▸ EXERCISE AIM: Copy out the article on offshore renminbi stablecoins word for word, from its opening line to its final sentence.

▸ SELECTED TEXT:
------------------------------------------------
Offshore Renminbi stablecoins are accelerating their emergence, presenting both opportunities and challenges.

Offshore Renminbi Stablecoin: Opportunities and Challenges Coexist

Recently, various movements indicate that offshore RMB stablecoins are accelerating their debut. According to reports, tech giants like JD.com and Ant Group are actively seeking to be the first to issue stablecoins denominated in offshore RMB (CNH) in Hong Kong. The governor of the People's Bank of China, Pan Gongsheng, has also shown an open attitude towards stablecoins, recognizing their advantages in shortening cross-border payment chains while emphasizing the challenges they pose to financial regulation. Previously, Guotai Junan International was granted approval to upgrade its virtual asset trading license, seen as a signal of the "national team" entering the crypto industry. Under the policy "breakthrough," RMB stablecoins are moving from concept to practice.

1. Event Review

On May 21, the Hong Kong Legislative Council passed the "Stablecoin Regulation Draft," establishing a licensing system for stablecoin issuers. On May 30, the regulation was published in the government gazette, officially becoming law. Subsequently, internet giants responded actively. On June 12, Ant Group announced that it would apply for a stablecoin license in Hong Kong and Singapore, and also planned to seek permission in Luxembourg to enhance its cross-border payment and fund management services. On June 17, JD.com also announced that it would issue a stablecoin pegged 1:1 to the Hong Kong dollar in Hong Kong, planning to expand from B-end payments to C-end payments.
------------------------------------------------
▸ DATA ENTRIES:

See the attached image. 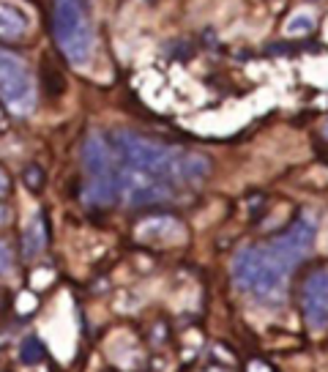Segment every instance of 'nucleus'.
<instances>
[{"instance_id":"nucleus-2","label":"nucleus","mask_w":328,"mask_h":372,"mask_svg":"<svg viewBox=\"0 0 328 372\" xmlns=\"http://www.w3.org/2000/svg\"><path fill=\"white\" fill-rule=\"evenodd\" d=\"M290 271H293V263L271 241L243 246L233 260L235 285L246 296H252L254 301L268 304V307H279L287 298V274Z\"/></svg>"},{"instance_id":"nucleus-10","label":"nucleus","mask_w":328,"mask_h":372,"mask_svg":"<svg viewBox=\"0 0 328 372\" xmlns=\"http://www.w3.org/2000/svg\"><path fill=\"white\" fill-rule=\"evenodd\" d=\"M312 31H315V17L309 11H295L284 22V36H307Z\"/></svg>"},{"instance_id":"nucleus-5","label":"nucleus","mask_w":328,"mask_h":372,"mask_svg":"<svg viewBox=\"0 0 328 372\" xmlns=\"http://www.w3.org/2000/svg\"><path fill=\"white\" fill-rule=\"evenodd\" d=\"M0 101L17 115H28L36 107V85L31 69L3 46H0Z\"/></svg>"},{"instance_id":"nucleus-6","label":"nucleus","mask_w":328,"mask_h":372,"mask_svg":"<svg viewBox=\"0 0 328 372\" xmlns=\"http://www.w3.org/2000/svg\"><path fill=\"white\" fill-rule=\"evenodd\" d=\"M307 323L312 331H323L328 321V279L326 271H315L304 282V298H301Z\"/></svg>"},{"instance_id":"nucleus-1","label":"nucleus","mask_w":328,"mask_h":372,"mask_svg":"<svg viewBox=\"0 0 328 372\" xmlns=\"http://www.w3.org/2000/svg\"><path fill=\"white\" fill-rule=\"evenodd\" d=\"M112 156L118 159V189L129 205H156L175 197L178 184H197L211 173L202 153L142 137L121 129L112 135Z\"/></svg>"},{"instance_id":"nucleus-3","label":"nucleus","mask_w":328,"mask_h":372,"mask_svg":"<svg viewBox=\"0 0 328 372\" xmlns=\"http://www.w3.org/2000/svg\"><path fill=\"white\" fill-rule=\"evenodd\" d=\"M52 33L63 58L74 66H88L94 58V6L91 0H55Z\"/></svg>"},{"instance_id":"nucleus-7","label":"nucleus","mask_w":328,"mask_h":372,"mask_svg":"<svg viewBox=\"0 0 328 372\" xmlns=\"http://www.w3.org/2000/svg\"><path fill=\"white\" fill-rule=\"evenodd\" d=\"M137 238L150 246H170L184 241V225L175 217H150L137 228Z\"/></svg>"},{"instance_id":"nucleus-11","label":"nucleus","mask_w":328,"mask_h":372,"mask_svg":"<svg viewBox=\"0 0 328 372\" xmlns=\"http://www.w3.org/2000/svg\"><path fill=\"white\" fill-rule=\"evenodd\" d=\"M44 356H47V348H44V342H42V339L31 337V339H25V342H22L19 359H22L25 364H36V362H42Z\"/></svg>"},{"instance_id":"nucleus-12","label":"nucleus","mask_w":328,"mask_h":372,"mask_svg":"<svg viewBox=\"0 0 328 372\" xmlns=\"http://www.w3.org/2000/svg\"><path fill=\"white\" fill-rule=\"evenodd\" d=\"M14 266V255H11V246L6 241H0V274H8Z\"/></svg>"},{"instance_id":"nucleus-4","label":"nucleus","mask_w":328,"mask_h":372,"mask_svg":"<svg viewBox=\"0 0 328 372\" xmlns=\"http://www.w3.org/2000/svg\"><path fill=\"white\" fill-rule=\"evenodd\" d=\"M83 173H85V203L110 208L118 197V178H115V156L104 135L94 132L83 145Z\"/></svg>"},{"instance_id":"nucleus-15","label":"nucleus","mask_w":328,"mask_h":372,"mask_svg":"<svg viewBox=\"0 0 328 372\" xmlns=\"http://www.w3.org/2000/svg\"><path fill=\"white\" fill-rule=\"evenodd\" d=\"M19 298H22V301H19V310H22V312H28V310L36 304V298H33V296H28V293H25V296H19Z\"/></svg>"},{"instance_id":"nucleus-14","label":"nucleus","mask_w":328,"mask_h":372,"mask_svg":"<svg viewBox=\"0 0 328 372\" xmlns=\"http://www.w3.org/2000/svg\"><path fill=\"white\" fill-rule=\"evenodd\" d=\"M8 189H11V181H8L6 170L0 167V197H6V194H8Z\"/></svg>"},{"instance_id":"nucleus-8","label":"nucleus","mask_w":328,"mask_h":372,"mask_svg":"<svg viewBox=\"0 0 328 372\" xmlns=\"http://www.w3.org/2000/svg\"><path fill=\"white\" fill-rule=\"evenodd\" d=\"M28 31H31V17L25 14V8L14 0H0V42L3 44L22 42Z\"/></svg>"},{"instance_id":"nucleus-13","label":"nucleus","mask_w":328,"mask_h":372,"mask_svg":"<svg viewBox=\"0 0 328 372\" xmlns=\"http://www.w3.org/2000/svg\"><path fill=\"white\" fill-rule=\"evenodd\" d=\"M25 184H28L31 189H33V192H36L39 186L44 184V173H42V170H39L36 164H31V167L25 170Z\"/></svg>"},{"instance_id":"nucleus-9","label":"nucleus","mask_w":328,"mask_h":372,"mask_svg":"<svg viewBox=\"0 0 328 372\" xmlns=\"http://www.w3.org/2000/svg\"><path fill=\"white\" fill-rule=\"evenodd\" d=\"M44 246H47V225H44V219L36 214V217H31L28 228L22 232V255H25V257H36Z\"/></svg>"},{"instance_id":"nucleus-16","label":"nucleus","mask_w":328,"mask_h":372,"mask_svg":"<svg viewBox=\"0 0 328 372\" xmlns=\"http://www.w3.org/2000/svg\"><path fill=\"white\" fill-rule=\"evenodd\" d=\"M6 222H8V208L0 205V225H6Z\"/></svg>"}]
</instances>
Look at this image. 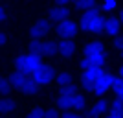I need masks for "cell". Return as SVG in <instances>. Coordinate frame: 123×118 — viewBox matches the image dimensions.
<instances>
[{"label": "cell", "mask_w": 123, "mask_h": 118, "mask_svg": "<svg viewBox=\"0 0 123 118\" xmlns=\"http://www.w3.org/2000/svg\"><path fill=\"white\" fill-rule=\"evenodd\" d=\"M83 59H81V70H88L94 67H103L107 63V50L101 41H90L83 48Z\"/></svg>", "instance_id": "cell-1"}, {"label": "cell", "mask_w": 123, "mask_h": 118, "mask_svg": "<svg viewBox=\"0 0 123 118\" xmlns=\"http://www.w3.org/2000/svg\"><path fill=\"white\" fill-rule=\"evenodd\" d=\"M44 63H42V57L37 56V54H20V56L15 57V70L17 72H22V74H35L39 68L42 67Z\"/></svg>", "instance_id": "cell-2"}, {"label": "cell", "mask_w": 123, "mask_h": 118, "mask_svg": "<svg viewBox=\"0 0 123 118\" xmlns=\"http://www.w3.org/2000/svg\"><path fill=\"white\" fill-rule=\"evenodd\" d=\"M9 81L13 85V89H17L18 92L26 94V96H35L39 94V85L33 81V77L28 76V74H22V72H13L9 76Z\"/></svg>", "instance_id": "cell-3"}, {"label": "cell", "mask_w": 123, "mask_h": 118, "mask_svg": "<svg viewBox=\"0 0 123 118\" xmlns=\"http://www.w3.org/2000/svg\"><path fill=\"white\" fill-rule=\"evenodd\" d=\"M105 21H107V17H103L99 13V9H90L83 13L81 28L88 33H103L105 31Z\"/></svg>", "instance_id": "cell-4"}, {"label": "cell", "mask_w": 123, "mask_h": 118, "mask_svg": "<svg viewBox=\"0 0 123 118\" xmlns=\"http://www.w3.org/2000/svg\"><path fill=\"white\" fill-rule=\"evenodd\" d=\"M57 107L62 109V111H72V109L83 111V109L86 107V100H85V96L79 94V92L68 94V96H59L57 98Z\"/></svg>", "instance_id": "cell-5"}, {"label": "cell", "mask_w": 123, "mask_h": 118, "mask_svg": "<svg viewBox=\"0 0 123 118\" xmlns=\"http://www.w3.org/2000/svg\"><path fill=\"white\" fill-rule=\"evenodd\" d=\"M105 74H107V70H105L103 67H94V68H88V70H83L81 89H85L86 92L94 94V83L98 81V79H101Z\"/></svg>", "instance_id": "cell-6"}, {"label": "cell", "mask_w": 123, "mask_h": 118, "mask_svg": "<svg viewBox=\"0 0 123 118\" xmlns=\"http://www.w3.org/2000/svg\"><path fill=\"white\" fill-rule=\"evenodd\" d=\"M30 52H31V54H37V56H41V57L53 56V54H57V42L42 41V39H31Z\"/></svg>", "instance_id": "cell-7"}, {"label": "cell", "mask_w": 123, "mask_h": 118, "mask_svg": "<svg viewBox=\"0 0 123 118\" xmlns=\"http://www.w3.org/2000/svg\"><path fill=\"white\" fill-rule=\"evenodd\" d=\"M31 77H33V81L41 87V85H48L51 79H55L57 74H55V70H53V67H50V65H42L35 74H31Z\"/></svg>", "instance_id": "cell-8"}, {"label": "cell", "mask_w": 123, "mask_h": 118, "mask_svg": "<svg viewBox=\"0 0 123 118\" xmlns=\"http://www.w3.org/2000/svg\"><path fill=\"white\" fill-rule=\"evenodd\" d=\"M48 31H51V21L50 19H39L37 22H33L30 28L31 39H42L44 35H48Z\"/></svg>", "instance_id": "cell-9"}, {"label": "cell", "mask_w": 123, "mask_h": 118, "mask_svg": "<svg viewBox=\"0 0 123 118\" xmlns=\"http://www.w3.org/2000/svg\"><path fill=\"white\" fill-rule=\"evenodd\" d=\"M114 83H116V76L107 72L101 79H98V81L94 83V94H96V96H103V94H107L108 90L114 87Z\"/></svg>", "instance_id": "cell-10"}, {"label": "cell", "mask_w": 123, "mask_h": 118, "mask_svg": "<svg viewBox=\"0 0 123 118\" xmlns=\"http://www.w3.org/2000/svg\"><path fill=\"white\" fill-rule=\"evenodd\" d=\"M55 31L59 33L61 39H74L77 35V24L72 21V19H66V21H62L57 24Z\"/></svg>", "instance_id": "cell-11"}, {"label": "cell", "mask_w": 123, "mask_h": 118, "mask_svg": "<svg viewBox=\"0 0 123 118\" xmlns=\"http://www.w3.org/2000/svg\"><path fill=\"white\" fill-rule=\"evenodd\" d=\"M119 31H121V22H119L118 17H107V21H105V35L107 37H119Z\"/></svg>", "instance_id": "cell-12"}, {"label": "cell", "mask_w": 123, "mask_h": 118, "mask_svg": "<svg viewBox=\"0 0 123 118\" xmlns=\"http://www.w3.org/2000/svg\"><path fill=\"white\" fill-rule=\"evenodd\" d=\"M75 42H74V39H61V41L57 42V54L61 57H72L74 54H75Z\"/></svg>", "instance_id": "cell-13"}, {"label": "cell", "mask_w": 123, "mask_h": 118, "mask_svg": "<svg viewBox=\"0 0 123 118\" xmlns=\"http://www.w3.org/2000/svg\"><path fill=\"white\" fill-rule=\"evenodd\" d=\"M68 15H70V9H68V6H55V7H51L50 13H48V17H50V21L53 22H62L66 21Z\"/></svg>", "instance_id": "cell-14"}, {"label": "cell", "mask_w": 123, "mask_h": 118, "mask_svg": "<svg viewBox=\"0 0 123 118\" xmlns=\"http://www.w3.org/2000/svg\"><path fill=\"white\" fill-rule=\"evenodd\" d=\"M108 107H110V102H107V100H98V102L92 105L90 111H92L96 116H103V114L108 111Z\"/></svg>", "instance_id": "cell-15"}, {"label": "cell", "mask_w": 123, "mask_h": 118, "mask_svg": "<svg viewBox=\"0 0 123 118\" xmlns=\"http://www.w3.org/2000/svg\"><path fill=\"white\" fill-rule=\"evenodd\" d=\"M75 9H79V11H90V9H98V2L96 0H77L75 4Z\"/></svg>", "instance_id": "cell-16"}, {"label": "cell", "mask_w": 123, "mask_h": 118, "mask_svg": "<svg viewBox=\"0 0 123 118\" xmlns=\"http://www.w3.org/2000/svg\"><path fill=\"white\" fill-rule=\"evenodd\" d=\"M55 83L59 87H68V85H74V77L70 72H59L55 77Z\"/></svg>", "instance_id": "cell-17"}, {"label": "cell", "mask_w": 123, "mask_h": 118, "mask_svg": "<svg viewBox=\"0 0 123 118\" xmlns=\"http://www.w3.org/2000/svg\"><path fill=\"white\" fill-rule=\"evenodd\" d=\"M13 109H15V100H11V98H2L0 100V113L2 114L11 113Z\"/></svg>", "instance_id": "cell-18"}, {"label": "cell", "mask_w": 123, "mask_h": 118, "mask_svg": "<svg viewBox=\"0 0 123 118\" xmlns=\"http://www.w3.org/2000/svg\"><path fill=\"white\" fill-rule=\"evenodd\" d=\"M26 118H46V111L41 107H31L26 114Z\"/></svg>", "instance_id": "cell-19"}, {"label": "cell", "mask_w": 123, "mask_h": 118, "mask_svg": "<svg viewBox=\"0 0 123 118\" xmlns=\"http://www.w3.org/2000/svg\"><path fill=\"white\" fill-rule=\"evenodd\" d=\"M11 90H13V85H11V81L7 79V77H2V79H0V92L4 94V96H7Z\"/></svg>", "instance_id": "cell-20"}, {"label": "cell", "mask_w": 123, "mask_h": 118, "mask_svg": "<svg viewBox=\"0 0 123 118\" xmlns=\"http://www.w3.org/2000/svg\"><path fill=\"white\" fill-rule=\"evenodd\" d=\"M112 90L116 92V98L123 100V79H121V77H116V83H114Z\"/></svg>", "instance_id": "cell-21"}, {"label": "cell", "mask_w": 123, "mask_h": 118, "mask_svg": "<svg viewBox=\"0 0 123 118\" xmlns=\"http://www.w3.org/2000/svg\"><path fill=\"white\" fill-rule=\"evenodd\" d=\"M77 87L75 85H68V87H59V96H68V94H75Z\"/></svg>", "instance_id": "cell-22"}, {"label": "cell", "mask_w": 123, "mask_h": 118, "mask_svg": "<svg viewBox=\"0 0 123 118\" xmlns=\"http://www.w3.org/2000/svg\"><path fill=\"white\" fill-rule=\"evenodd\" d=\"M110 111H114V113H123V100L116 98L114 102H110Z\"/></svg>", "instance_id": "cell-23"}, {"label": "cell", "mask_w": 123, "mask_h": 118, "mask_svg": "<svg viewBox=\"0 0 123 118\" xmlns=\"http://www.w3.org/2000/svg\"><path fill=\"white\" fill-rule=\"evenodd\" d=\"M103 11H114L118 7V0H103Z\"/></svg>", "instance_id": "cell-24"}, {"label": "cell", "mask_w": 123, "mask_h": 118, "mask_svg": "<svg viewBox=\"0 0 123 118\" xmlns=\"http://www.w3.org/2000/svg\"><path fill=\"white\" fill-rule=\"evenodd\" d=\"M112 46L116 48V50L123 52V37H116V39H114V42H112Z\"/></svg>", "instance_id": "cell-25"}, {"label": "cell", "mask_w": 123, "mask_h": 118, "mask_svg": "<svg viewBox=\"0 0 123 118\" xmlns=\"http://www.w3.org/2000/svg\"><path fill=\"white\" fill-rule=\"evenodd\" d=\"M61 118H83V114H77V113H74V111H64V113L61 114Z\"/></svg>", "instance_id": "cell-26"}, {"label": "cell", "mask_w": 123, "mask_h": 118, "mask_svg": "<svg viewBox=\"0 0 123 118\" xmlns=\"http://www.w3.org/2000/svg\"><path fill=\"white\" fill-rule=\"evenodd\" d=\"M7 19H9V15H7V9H6V6H2V7H0V21L6 22Z\"/></svg>", "instance_id": "cell-27"}, {"label": "cell", "mask_w": 123, "mask_h": 118, "mask_svg": "<svg viewBox=\"0 0 123 118\" xmlns=\"http://www.w3.org/2000/svg\"><path fill=\"white\" fill-rule=\"evenodd\" d=\"M46 118H61V116H59V113H57L55 109H48L46 111Z\"/></svg>", "instance_id": "cell-28"}, {"label": "cell", "mask_w": 123, "mask_h": 118, "mask_svg": "<svg viewBox=\"0 0 123 118\" xmlns=\"http://www.w3.org/2000/svg\"><path fill=\"white\" fill-rule=\"evenodd\" d=\"M105 118H123V113H114V111H110V114H107Z\"/></svg>", "instance_id": "cell-29"}, {"label": "cell", "mask_w": 123, "mask_h": 118, "mask_svg": "<svg viewBox=\"0 0 123 118\" xmlns=\"http://www.w3.org/2000/svg\"><path fill=\"white\" fill-rule=\"evenodd\" d=\"M83 118H98V116H96L92 111H85V113H83Z\"/></svg>", "instance_id": "cell-30"}, {"label": "cell", "mask_w": 123, "mask_h": 118, "mask_svg": "<svg viewBox=\"0 0 123 118\" xmlns=\"http://www.w3.org/2000/svg\"><path fill=\"white\" fill-rule=\"evenodd\" d=\"M55 4L57 6H68V4H72V0H55Z\"/></svg>", "instance_id": "cell-31"}, {"label": "cell", "mask_w": 123, "mask_h": 118, "mask_svg": "<svg viewBox=\"0 0 123 118\" xmlns=\"http://www.w3.org/2000/svg\"><path fill=\"white\" fill-rule=\"evenodd\" d=\"M6 41H7V35H6V31H2V33H0V42L6 44Z\"/></svg>", "instance_id": "cell-32"}, {"label": "cell", "mask_w": 123, "mask_h": 118, "mask_svg": "<svg viewBox=\"0 0 123 118\" xmlns=\"http://www.w3.org/2000/svg\"><path fill=\"white\" fill-rule=\"evenodd\" d=\"M118 19H119V22H121V26H123V9H119V13H118Z\"/></svg>", "instance_id": "cell-33"}, {"label": "cell", "mask_w": 123, "mask_h": 118, "mask_svg": "<svg viewBox=\"0 0 123 118\" xmlns=\"http://www.w3.org/2000/svg\"><path fill=\"white\" fill-rule=\"evenodd\" d=\"M118 77H121V79H123V65L118 68Z\"/></svg>", "instance_id": "cell-34"}, {"label": "cell", "mask_w": 123, "mask_h": 118, "mask_svg": "<svg viewBox=\"0 0 123 118\" xmlns=\"http://www.w3.org/2000/svg\"><path fill=\"white\" fill-rule=\"evenodd\" d=\"M72 2H74V4H75V2H77V0H72Z\"/></svg>", "instance_id": "cell-35"}, {"label": "cell", "mask_w": 123, "mask_h": 118, "mask_svg": "<svg viewBox=\"0 0 123 118\" xmlns=\"http://www.w3.org/2000/svg\"><path fill=\"white\" fill-rule=\"evenodd\" d=\"M121 57H123V52H121Z\"/></svg>", "instance_id": "cell-36"}]
</instances>
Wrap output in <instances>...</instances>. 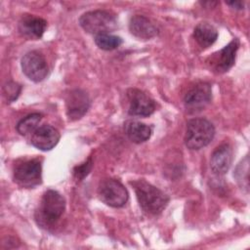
------------------------------------------------
▸ OUTPUT FOR THIS EXERCISE:
Offshore Renminbi stablecoins are accelerating their emergence, presenting both opportunities and challenges.

Offshore Renminbi Stablecoin: Opportunities and Challenges Coexist

Recently, various movements indicate that offshore RMB stablecoins are accelerating their debut. According to reports, tech giants like JD.com and Ant Group are actively seeking to be the first to issue stablecoins denominated in offshore RMB (CNH) in Hong Kong. The governor of the People's Bank of China, Pan Gongsheng, has also shown an open attitude towards stablecoins, recognizing their advantages in shortening cross-border payment chains while emphasizing the challenges they pose to financial regulation. Previously, Guotai Junan International was granted approval to upgrade its virtual asset trading license, seen as a signal of the "national team" entering the crypto industry. Under the policy "breakthrough," RMB stablecoins are moving from concept to practice.

1. Event Review

On May 21, the Hong Kong Legislative Council passed the "Stablecoin Regulation Draft," establishing a licensing system for stablecoin issuers. On May 30, the regulation was published in the government gazette, officially becoming law. Subsequently, internet giants responded actively. On June 12, Ant Group announced that it would apply for a stablecoin license in Hong Kong and Singapore, and also planned to seek permission in Luxembourg to enhance its cross-border payment and fund management services. On June 17, JD.com also announced that it would issue a stablecoin pegged 1:1 to the Hong Kong dollar in Hong Kong, planning to expand from B-end payments to C-end payments.